[Data for the task — start]
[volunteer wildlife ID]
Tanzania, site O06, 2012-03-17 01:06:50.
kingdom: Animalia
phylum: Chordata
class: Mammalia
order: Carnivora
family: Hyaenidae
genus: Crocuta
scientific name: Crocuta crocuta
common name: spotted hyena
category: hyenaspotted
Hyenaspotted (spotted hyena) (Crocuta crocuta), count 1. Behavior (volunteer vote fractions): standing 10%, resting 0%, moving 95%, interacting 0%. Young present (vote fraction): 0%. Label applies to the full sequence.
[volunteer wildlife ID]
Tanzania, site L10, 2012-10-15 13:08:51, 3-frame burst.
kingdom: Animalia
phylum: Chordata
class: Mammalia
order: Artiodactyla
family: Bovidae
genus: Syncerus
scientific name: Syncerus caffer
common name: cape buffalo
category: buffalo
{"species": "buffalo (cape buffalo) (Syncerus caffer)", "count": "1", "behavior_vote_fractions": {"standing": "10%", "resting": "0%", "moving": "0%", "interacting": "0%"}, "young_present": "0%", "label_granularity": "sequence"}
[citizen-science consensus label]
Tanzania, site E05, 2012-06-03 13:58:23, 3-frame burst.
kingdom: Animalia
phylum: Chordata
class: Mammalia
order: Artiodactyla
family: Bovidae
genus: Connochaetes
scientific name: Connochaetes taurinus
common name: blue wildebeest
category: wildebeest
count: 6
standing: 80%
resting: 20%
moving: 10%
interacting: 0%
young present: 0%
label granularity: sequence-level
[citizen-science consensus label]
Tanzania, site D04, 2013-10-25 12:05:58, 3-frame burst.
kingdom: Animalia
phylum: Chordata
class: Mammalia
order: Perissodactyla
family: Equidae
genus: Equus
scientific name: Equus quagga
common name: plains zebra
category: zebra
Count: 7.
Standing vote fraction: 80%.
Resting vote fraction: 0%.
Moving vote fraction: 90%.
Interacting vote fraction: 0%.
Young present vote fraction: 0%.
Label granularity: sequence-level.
[Data for the task — finish]
Word for word, restate the entries from the first line to the line that has "common name: spotted hyena", both included, and nothing else.

[volunteer wildlife ID]
Tanzania, site O06, 2012-03-17 01:06:50.
kingdom: Animalia
phylum: Chordata
class: Mammalia
order: Carnivora
family: Hyaenidae
genus: Crocuta
scientific name: Crocuta crocuta
common name: spotted hyena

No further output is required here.